Jayce is nearest Gavin and his eyes flick back to where we’re sitting, prompting more squeals from the girls near me. They must be with him. Dave and Tyler bring up the rear, controlling each song with careful syncopation, a driving rhythm I feel through my whole body.

I follow Tyler through each transition, in awe of the power of his body and the way he moves. His instrument is a part of him, and as I watch, I imagine his fingers on me. He could be holding my neck the way he holds the neck of his bass, grasping my hair, pulling my face back for a kiss.

* * *

I spring from my chair as soon as the performance ends, my body aching with need. Beryl senses my urge to escape and I follow her through the dim backstage corridor to a green room where the roar of the crowd finally recedes. I scan the room for drinks but all I see is an ice bucket with bottles of water and beer.

No hard liquor. Damn.

Beryl twists the top off a water bottle and offers it to me, but I grab a beer, slamming it on the side of a dressing table with my fist to pop the top. I tip it up and glug it down, feeling cold liquid rush down my throat.

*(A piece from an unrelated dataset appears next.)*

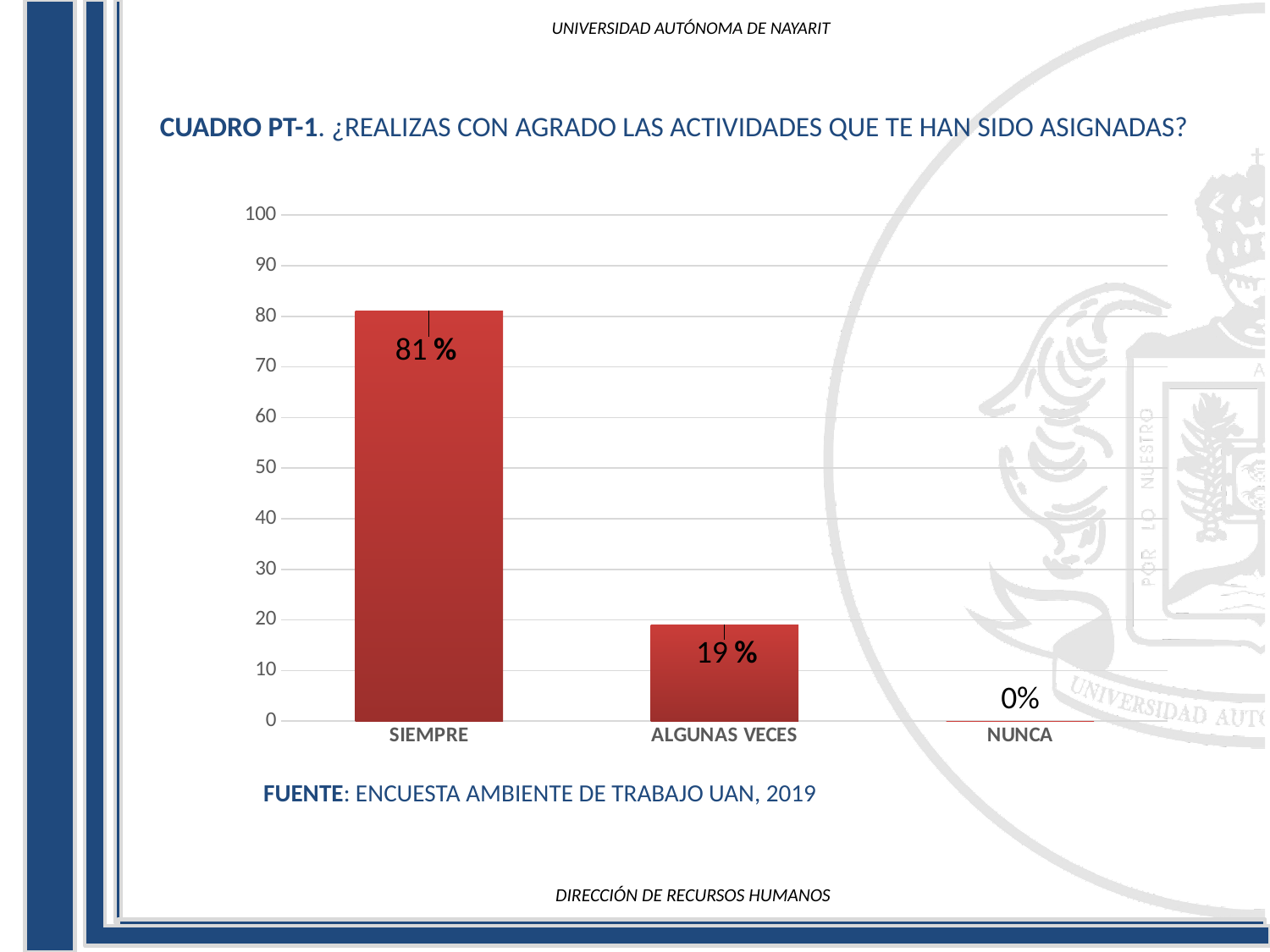
What is the value for SIEMPRE? 81 % Which category has the lowest value? NUNCA Is the value for SIEMPRE greater or less than 50? greater What is the value for ALGUNAS VECES? 19 % What kind of chart is shown on the slide? bar chart What is the source cited below the chart? ENCUESTA AMBIENTE DE TRABAJO UAN, 2019 What is the difference between the values for SIEMPRE and ALGUNAS VECES? 62 % Which is larger, the value for ALGUNAS VECES or the value for NUNCA? ALGUNAS VECES How many categories are shown on the x axis? 3 Which category has the highest value? SIEMPRE What is the value for NUNCA? 0% Is the value for ALGUNAS VECES greater or less than 30? less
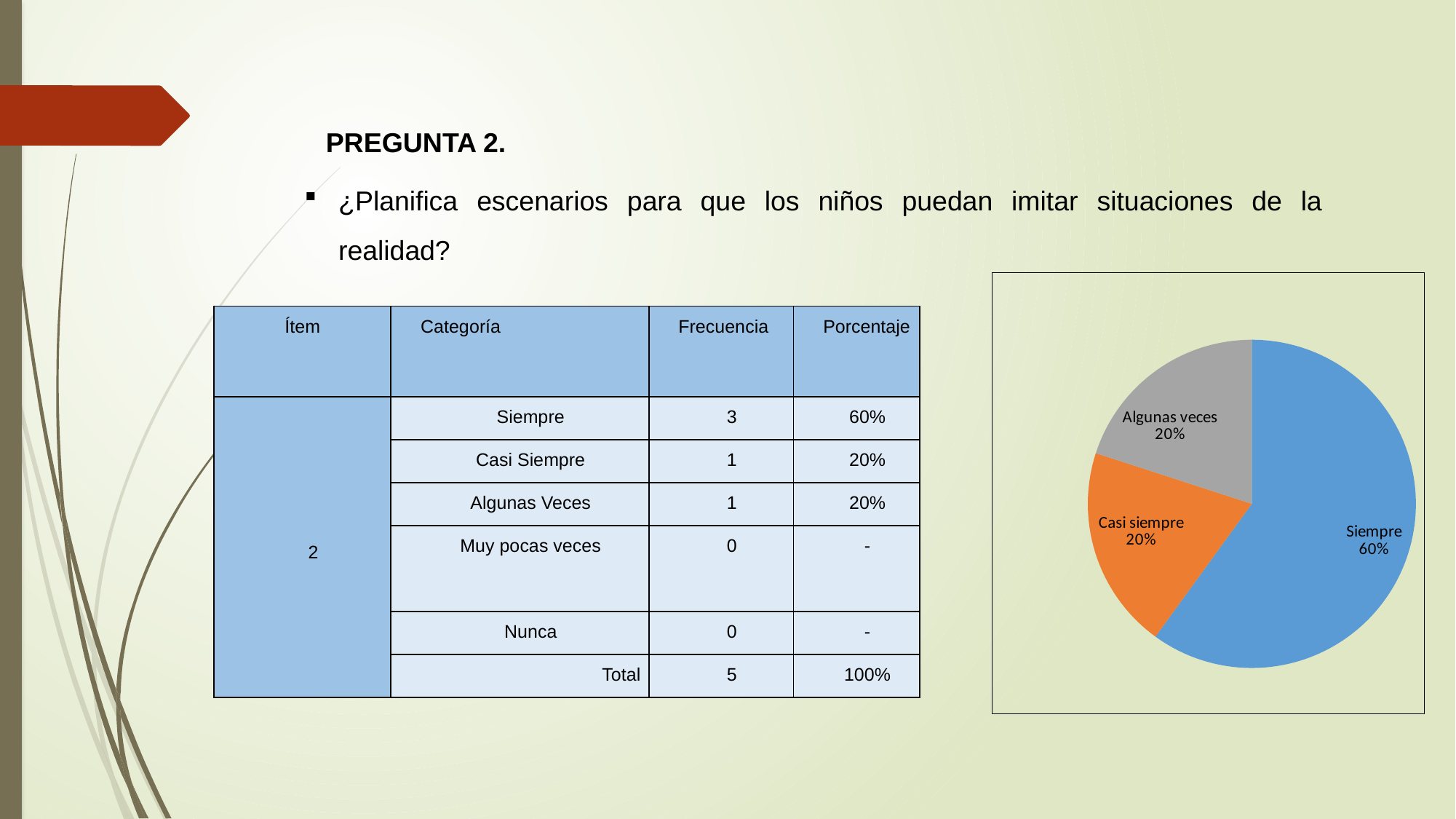
What share of the pie does the Siempre slice represent? 60% Is the share for Siempre greater or less than 50%? greater What share of the pie does the Algunas veces slice represent? 20% Which is larger in the pie chart, Siempre or Algunas veces? Siempre What colour is the Casi siempre slice in the pie chart? orange What share of the pie does the Casi siempre slice represent? 20% What is the difference in percentage points between the Siempre slice and the Casi siempre slice? 40% What colour is the Siempre slice in the pie chart? blue What kind of chart is shown on the slide? pie chart Which slice of the pie chart is the largest? Siempre How many slices does the pie chart have? 3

It’s not enough to get my buzz back, but it’s a start.

“Wasn’t that amazing?” Beryl gushes, kicking off her flats (Flats! Where are the sexy shoes I helped her buy?) and tucking her feet beneath her on the couch.

I leave my platform Mary Jane heels on and park my butt on the other end of the couch, offering a noncommittal nod. I’m afraid I’ll betray how deeply Tyler rocked me. “Uh, yeah, it was good.”

“Seriously? That’s all you thought of it? They did an acoustic set and you’ve got the best seat in the house, and all you can say is good?” Beryl narrows her eyes at me. “Something’s up. Spill it, sister.”